I sat there thinking, of course, what would I do if I did a 365 project? If. Always if. As the workshop started Noah acknowledged that being given the option of doing anything in the whole wide universe isn't always terribly helpful. For the workshop he led us, he said, "Pick a shape, any shape." But to pick our own project it's not necessarily so easy. I made hands for the workshop and I liked that. I've always been drawn to hands so it makes sense. I wanted to start cleanly on May 1st, today, so I had to make a choice quickly. That would also keep me from postponing the decision any longer since I've had the 365 book since December and am only now just jumping in. I couldn't really see myself making a hand every day for a year. I could easily see myself taking pictures of someone's hands for a year. Way too easy. I could make a dog a day. I really tried to get myself to pick that one but it didn't feel inspiring, it was too much of a piggy back on my 1000 dog portraits project. It would be far too easy to cheat. I could take a photo of my own hands. That felt like a good thing but I couldn't decide if that was a cop out, too. Finally, after a long nap this morning, I decided that if I wanted to do it then it wasn't a cop out. Or if it was I didn't care.

Today I started my 365 project. Every day for a year I'm going to take a photograph of my hands doing something. I love the way Cindy sets up tableaux and shoots them. I never set anything up, I always wait for a shot to show itself to me. I want to learn what setting them up is like. I usually use natural or existing light and I think, over the course of the year, I'm not always going to have that. I want to learn more about making lighting work for my photography and this way I'll have the gift of experimentation.

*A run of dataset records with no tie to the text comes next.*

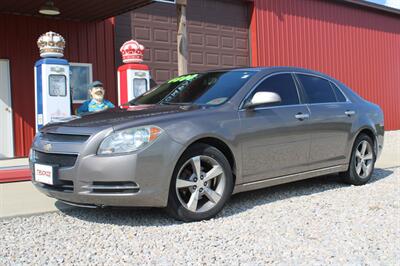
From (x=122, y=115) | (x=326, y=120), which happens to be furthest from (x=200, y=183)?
(x=326, y=120)

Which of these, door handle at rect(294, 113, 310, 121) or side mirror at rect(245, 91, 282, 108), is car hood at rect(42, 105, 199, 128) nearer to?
side mirror at rect(245, 91, 282, 108)

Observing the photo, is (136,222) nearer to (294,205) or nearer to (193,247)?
(193,247)

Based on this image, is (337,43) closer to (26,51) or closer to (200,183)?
(26,51)

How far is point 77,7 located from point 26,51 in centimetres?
145

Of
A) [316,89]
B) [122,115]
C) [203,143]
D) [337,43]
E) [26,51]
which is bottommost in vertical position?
[203,143]

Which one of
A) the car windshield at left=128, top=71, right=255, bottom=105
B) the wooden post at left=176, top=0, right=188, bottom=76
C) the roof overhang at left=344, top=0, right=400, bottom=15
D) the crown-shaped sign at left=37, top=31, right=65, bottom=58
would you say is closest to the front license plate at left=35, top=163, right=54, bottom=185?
the car windshield at left=128, top=71, right=255, bottom=105

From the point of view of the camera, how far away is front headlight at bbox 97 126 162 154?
390 centimetres

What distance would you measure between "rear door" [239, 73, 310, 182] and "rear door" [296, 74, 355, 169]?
16 cm

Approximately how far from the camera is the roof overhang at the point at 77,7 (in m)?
8.84

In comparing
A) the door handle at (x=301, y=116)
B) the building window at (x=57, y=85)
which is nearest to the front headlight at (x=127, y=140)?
the door handle at (x=301, y=116)

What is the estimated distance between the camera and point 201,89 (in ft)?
16.4

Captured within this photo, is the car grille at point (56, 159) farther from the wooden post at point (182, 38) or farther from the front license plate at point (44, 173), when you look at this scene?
the wooden post at point (182, 38)

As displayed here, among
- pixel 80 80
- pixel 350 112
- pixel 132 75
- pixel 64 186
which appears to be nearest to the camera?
pixel 64 186

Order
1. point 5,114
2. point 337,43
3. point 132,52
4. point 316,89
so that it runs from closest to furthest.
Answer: point 316,89, point 132,52, point 5,114, point 337,43
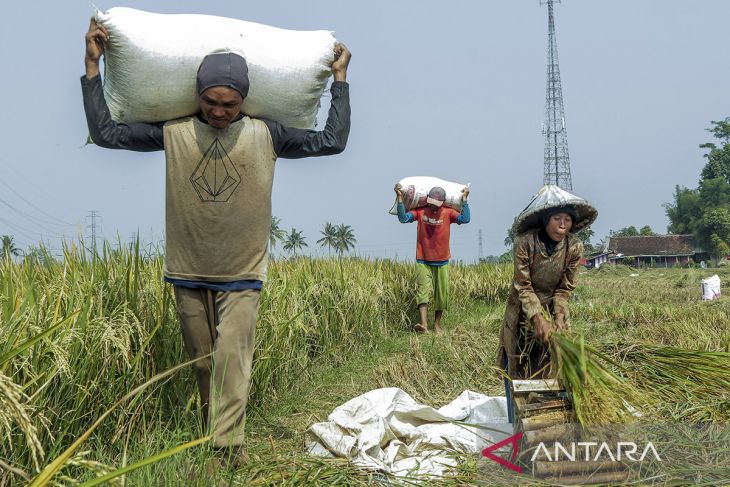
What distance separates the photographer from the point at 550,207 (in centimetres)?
347

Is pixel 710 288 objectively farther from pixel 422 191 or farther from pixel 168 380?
pixel 168 380

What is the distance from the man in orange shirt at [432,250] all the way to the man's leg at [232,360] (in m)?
4.78

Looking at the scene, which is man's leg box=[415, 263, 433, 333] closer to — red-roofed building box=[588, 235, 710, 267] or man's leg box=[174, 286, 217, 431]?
man's leg box=[174, 286, 217, 431]

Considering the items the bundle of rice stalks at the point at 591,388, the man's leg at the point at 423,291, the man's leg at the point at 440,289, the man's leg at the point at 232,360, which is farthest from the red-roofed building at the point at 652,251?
the man's leg at the point at 232,360

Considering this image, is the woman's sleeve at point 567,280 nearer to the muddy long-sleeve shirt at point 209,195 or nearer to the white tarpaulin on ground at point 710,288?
the muddy long-sleeve shirt at point 209,195

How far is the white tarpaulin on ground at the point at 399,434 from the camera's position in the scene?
3193mm

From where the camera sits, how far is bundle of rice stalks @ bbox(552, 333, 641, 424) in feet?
8.86

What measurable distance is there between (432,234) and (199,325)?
4941 millimetres

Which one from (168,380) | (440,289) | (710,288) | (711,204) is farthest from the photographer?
(711,204)

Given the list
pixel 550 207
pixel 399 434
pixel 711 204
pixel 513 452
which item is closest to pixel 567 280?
pixel 550 207

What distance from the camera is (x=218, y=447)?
2.91m

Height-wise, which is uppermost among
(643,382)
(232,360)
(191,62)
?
(191,62)

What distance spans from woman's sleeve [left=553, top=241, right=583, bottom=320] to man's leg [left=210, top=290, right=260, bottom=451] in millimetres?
1581

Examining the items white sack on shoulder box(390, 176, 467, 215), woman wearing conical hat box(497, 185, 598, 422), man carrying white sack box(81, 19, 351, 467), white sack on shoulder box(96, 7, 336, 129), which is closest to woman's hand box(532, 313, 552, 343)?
woman wearing conical hat box(497, 185, 598, 422)
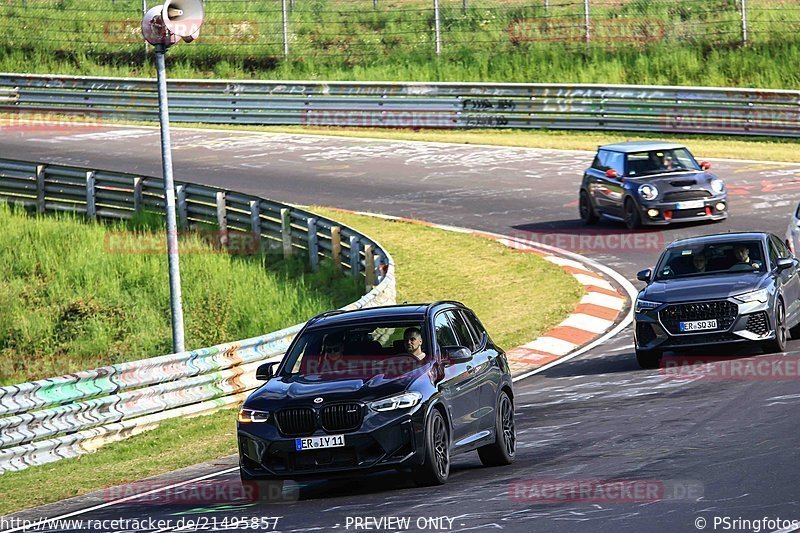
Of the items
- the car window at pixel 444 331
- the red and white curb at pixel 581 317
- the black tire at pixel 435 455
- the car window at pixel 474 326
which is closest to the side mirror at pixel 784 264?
the red and white curb at pixel 581 317

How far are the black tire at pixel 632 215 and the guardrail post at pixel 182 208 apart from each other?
9.35 meters

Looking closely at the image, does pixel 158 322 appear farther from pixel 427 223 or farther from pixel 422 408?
pixel 422 408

I hardly ever use the timer on my camera even though it's super easy and was one of the first specialized things I learned to do with the machine. That's why I specifically made it plural. I'm not going to be taking one hand using the other (we'll all pretend this sentence never happened if I get stuck somewhere at 11:55pm with no shot and just my cell phone on me) to hit the shutter, I'm going to figure out the angles and the how I want my hands to show and how to get there in the 10 seconds (or whatever I set it to) allotted.

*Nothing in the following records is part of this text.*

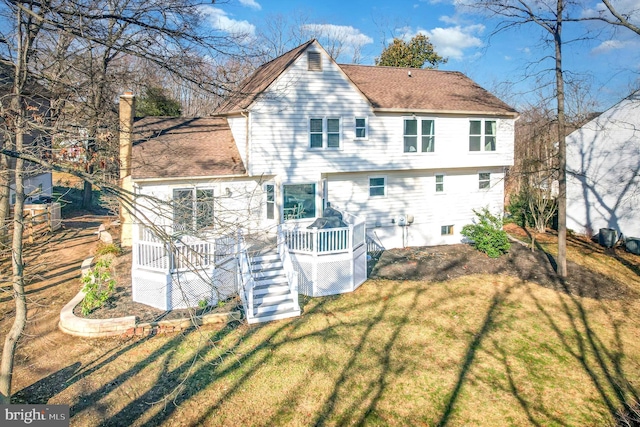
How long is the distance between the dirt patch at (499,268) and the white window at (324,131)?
4.86 meters

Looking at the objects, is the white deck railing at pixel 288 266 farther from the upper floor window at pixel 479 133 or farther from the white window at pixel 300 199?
the upper floor window at pixel 479 133

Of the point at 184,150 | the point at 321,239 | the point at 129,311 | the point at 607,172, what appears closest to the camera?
the point at 129,311

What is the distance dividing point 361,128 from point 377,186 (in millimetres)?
2557

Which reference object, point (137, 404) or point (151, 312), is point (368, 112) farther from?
point (137, 404)

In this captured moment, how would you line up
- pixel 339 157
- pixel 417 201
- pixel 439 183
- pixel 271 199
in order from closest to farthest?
pixel 271 199, pixel 339 157, pixel 417 201, pixel 439 183

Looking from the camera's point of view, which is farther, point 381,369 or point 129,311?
point 129,311

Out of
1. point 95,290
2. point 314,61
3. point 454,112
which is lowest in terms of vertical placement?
point 95,290

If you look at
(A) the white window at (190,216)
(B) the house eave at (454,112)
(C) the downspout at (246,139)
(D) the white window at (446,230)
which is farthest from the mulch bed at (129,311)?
(D) the white window at (446,230)

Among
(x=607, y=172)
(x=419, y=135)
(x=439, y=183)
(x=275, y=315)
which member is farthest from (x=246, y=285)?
(x=607, y=172)

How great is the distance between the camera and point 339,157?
1602 cm

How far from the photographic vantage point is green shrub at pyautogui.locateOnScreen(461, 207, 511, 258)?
54.1ft

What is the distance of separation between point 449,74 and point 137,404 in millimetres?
19496

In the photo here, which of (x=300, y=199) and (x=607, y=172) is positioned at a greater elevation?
(x=607, y=172)

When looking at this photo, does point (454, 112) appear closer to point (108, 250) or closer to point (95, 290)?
point (108, 250)
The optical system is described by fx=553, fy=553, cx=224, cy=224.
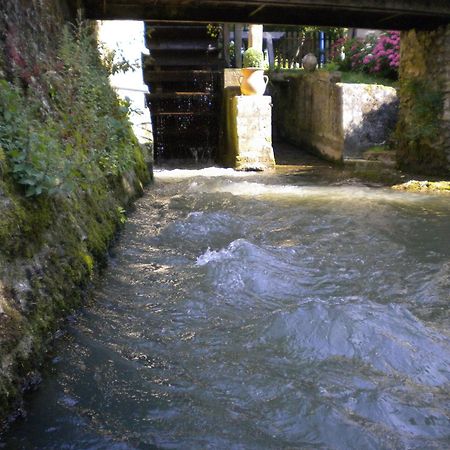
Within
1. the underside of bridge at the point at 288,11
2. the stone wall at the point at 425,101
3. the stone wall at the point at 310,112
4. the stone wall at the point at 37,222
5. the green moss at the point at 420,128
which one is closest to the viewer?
the stone wall at the point at 37,222

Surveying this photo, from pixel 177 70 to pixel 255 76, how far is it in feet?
14.5

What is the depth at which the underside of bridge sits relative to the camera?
295 inches

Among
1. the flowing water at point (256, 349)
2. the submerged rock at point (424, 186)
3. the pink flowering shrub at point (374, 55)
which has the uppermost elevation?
the pink flowering shrub at point (374, 55)

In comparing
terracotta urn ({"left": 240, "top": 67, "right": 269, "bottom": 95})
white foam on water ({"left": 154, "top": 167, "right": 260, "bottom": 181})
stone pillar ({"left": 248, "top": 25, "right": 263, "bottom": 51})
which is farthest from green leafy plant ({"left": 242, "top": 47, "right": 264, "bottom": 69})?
white foam on water ({"left": 154, "top": 167, "right": 260, "bottom": 181})

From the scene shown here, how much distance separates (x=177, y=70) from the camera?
14.6 m

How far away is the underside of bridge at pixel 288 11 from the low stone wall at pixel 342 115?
211 centimetres

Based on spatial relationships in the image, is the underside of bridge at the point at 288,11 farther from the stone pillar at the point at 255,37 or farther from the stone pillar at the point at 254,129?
the stone pillar at the point at 255,37

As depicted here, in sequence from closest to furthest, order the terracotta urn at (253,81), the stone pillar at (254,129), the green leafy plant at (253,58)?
the stone pillar at (254,129), the terracotta urn at (253,81), the green leafy plant at (253,58)

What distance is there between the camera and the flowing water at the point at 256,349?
2.12 m

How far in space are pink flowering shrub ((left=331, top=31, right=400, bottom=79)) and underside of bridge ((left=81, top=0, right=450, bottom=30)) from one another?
164 inches

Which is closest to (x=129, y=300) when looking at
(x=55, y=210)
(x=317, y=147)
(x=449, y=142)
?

Wish me luck, please, and feel free to ask frequently, "Have you taken a picture of your hands yet, today?"

5 comments:

  1. Oh, good luck. This is going to be a wonderful project!

    ReplyDelete
  2. Oh, you can do this! I love the idea of the hands.

    ReplyDelete
  3. Good luck to you! One of my defunct new years resolutions was to do something creative every day but that's been quite a failure.

    ReplyDelete
  4. love it! way to commit to it, and i look forward to watching it unfold.

    ReplyDelete
  5. smalltownmom, it's never too late to start, as my May 1 beginning will attest! Let me know if you decide to reboot.

    Thanks everyone for bearing witness to help corral me into keeping on. Day 2 photo has been taken. Only 363 left to go!